→ WHAT IS EXPECTED
Decide whether each statement agrees with the passage on running custom models in SCRIBE. Answer yes or no, and quote the words of the passage that settle it: (a) Custom models return results with an interface that differs from the one built-in models use. (b) The example call sets the batch size to 1,000. (c) Getting distributions from the results depends on implementing get_distributions_fn.

→ EXERCISE TEXT
============

Once we define the ``model``, ``guide`` and ``param_spec``, we can use our model
within the ``SCRIBE`` framework. We simply pass the ``model``, ``guide``,
``param_spec``, and any other arguments to ``run_scribe``.

.. code-block:: python

    results = scribe.run_scribe(
        counts=counts,
        custom_model=nbdm_lognormal_model,
        custom_guide=nbdm_lognormal_guide,
        custom_args={
            "total_counts": jnp.sum(counts, axis=1)
        },
        param_spec=param_spec,
        n_steps=10_000,
        batch_size=512,
        prior_params={
            "p_prior": (1, 1),
            "r_prior": (0, 1)
        }
    )

Key arguments:

* ``custom_model``: Your model function
* ``custom_guide``: Your guide function
* ``custom_args``: Additional arguments needed by your model/guide
* ``param_spec``: Parameter type specification
* ``prior_params``: Prior parameters for your model

Working with Results
--------------------

Results from custom models are returned as ``CustomResults`` objects, which
provide the same interface as built-in models:

.. code-block:: python

    # Get learned parameters
    params = results.params
    
    # Get distributions (requires implementing get_distributions_fn)
    distributions = results.get_distributions()

============

→ INPUT DATA
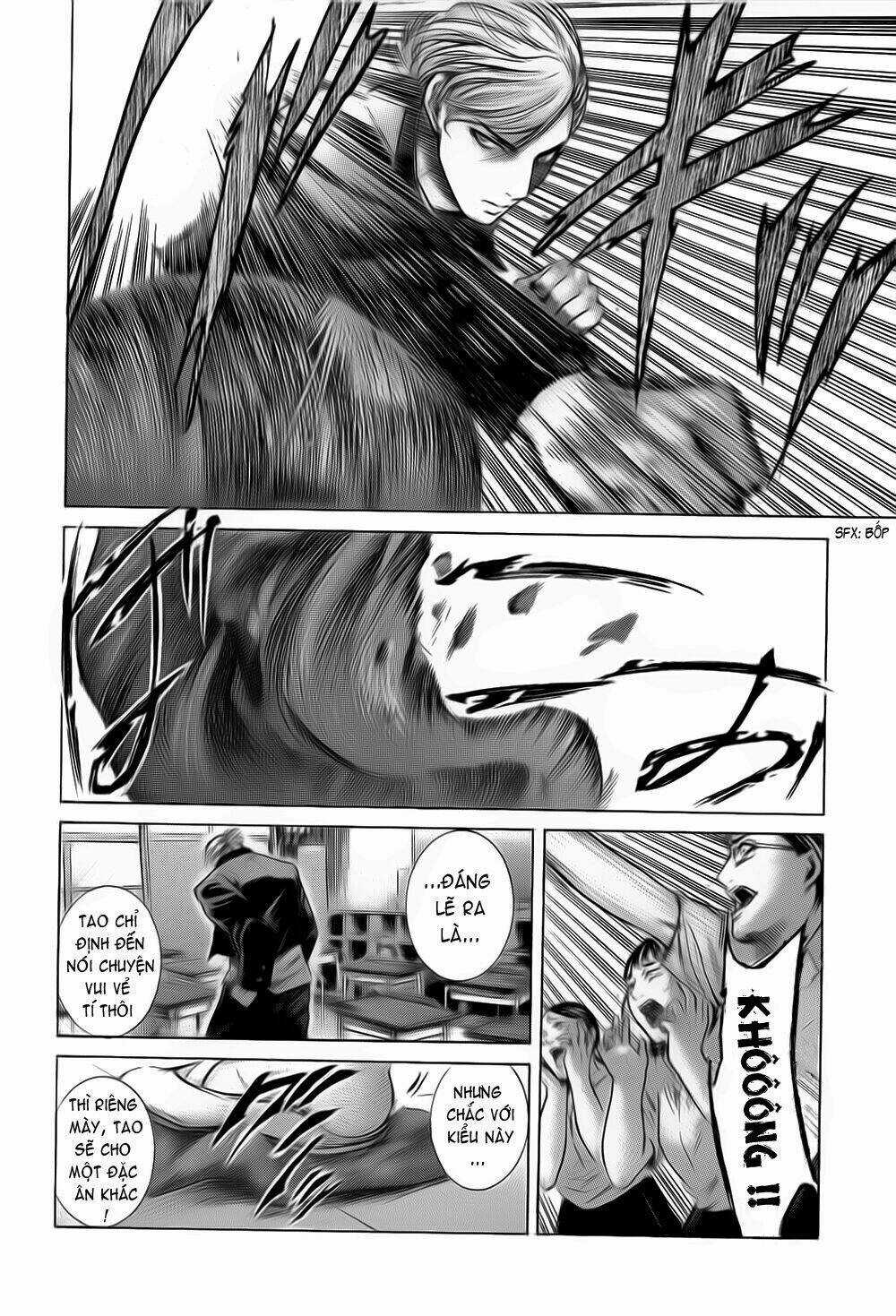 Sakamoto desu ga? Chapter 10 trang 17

============

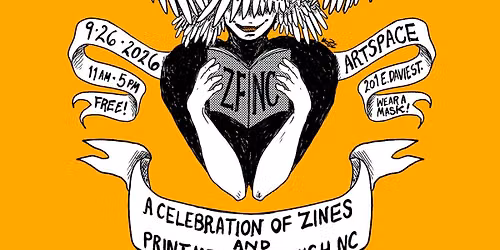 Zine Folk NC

============

→ TASK ANSWER
(a) No: "provide the same interface as built-in models"
(b) No: "batch_size=512"
(c) Yes: "requires implementing get_distributions_fn"